19. A non-transitory computer-readable storage medium storing a computer program therein, the computer program, when executed by a processor of a computer device, causing the computer device to perform an image encoder determination method including:

performing image encoding on a first sample image through an image encoder in an initial reconstruction model, to obtain first image patch codes respectively corresponding to a plurality of first image patches in the first sample image;

obtaining second image patch codes respectively corresponding to a plurality of second image patches in a second sample image, the first sample image and the second sample image being a plurality of scanned images of a first object under different lighting parameters;

performing code prediction on the plurality of second image patches in the second sample image according to the first image patch codes respectively corresponding to the plurality of first image patches through a reconstruction network in the initial reconstruction model, to obtain first predicted codes respectively corresponding to the plurality of second image patches;

performing model training on the initial reconstruction model according to the first predicted codes respectively corresponding to the plurality of second image patches, the second image patch codes respectively corresponding to the plurality of second image patches, and a loss function of the initial reconstruction model, to obtain a first reconstruction model; and

determining an image encoder in the first reconstruction model as the image encoder in the initial detection model, the initial detection model being configured to train an image defect detection model.

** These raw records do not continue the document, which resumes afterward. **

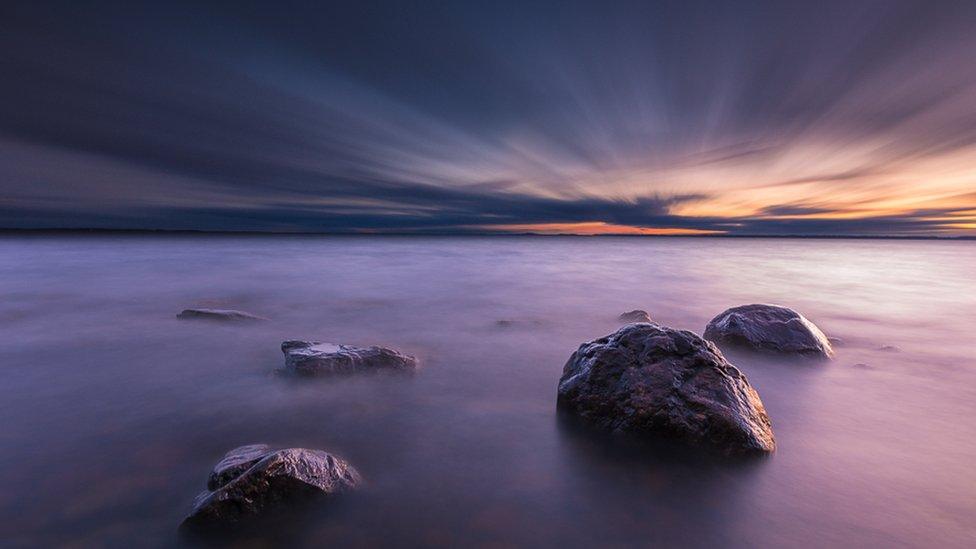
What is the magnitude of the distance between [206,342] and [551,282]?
13.9 metres

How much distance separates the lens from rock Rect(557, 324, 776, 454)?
3965mm

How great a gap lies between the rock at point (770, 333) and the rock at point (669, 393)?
3.11 m

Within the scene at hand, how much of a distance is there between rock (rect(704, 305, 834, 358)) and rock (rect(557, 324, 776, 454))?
3.11 m

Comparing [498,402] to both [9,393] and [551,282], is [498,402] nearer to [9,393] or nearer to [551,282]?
[9,393]

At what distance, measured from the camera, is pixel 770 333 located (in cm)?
714

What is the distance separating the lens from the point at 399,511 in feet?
10.7

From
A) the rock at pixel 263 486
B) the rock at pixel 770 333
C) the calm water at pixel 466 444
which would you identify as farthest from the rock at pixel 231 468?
the rock at pixel 770 333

20. The non-transitory computer-readable storage medium according to claim 19, wherein the loss function of the initial reconstruction model is a cross-entropy loss function; and the performing model training on the initial reconstruction model according to the first predicted codes respectively corresponding to the plurality of second image patches, the second image patch codes respectively corresponding to the plurality of second image patches, and a loss function of the initial reconstruction model, to obtain a first reconstruction model comprises:

determining, according to the first predicted codes respectively corresponding to the plurality of second image patches, the second image patch codes respectively corresponding to the plurality of second image patches, and the cross-entropy loss function, a first predicted probability that each first predicted code is the corresponding second image patch code; and

performing model training on the initial reconstruction model with a goal of maximizing the plurality of first predicted probabilities, to obtain the first reconstruction model.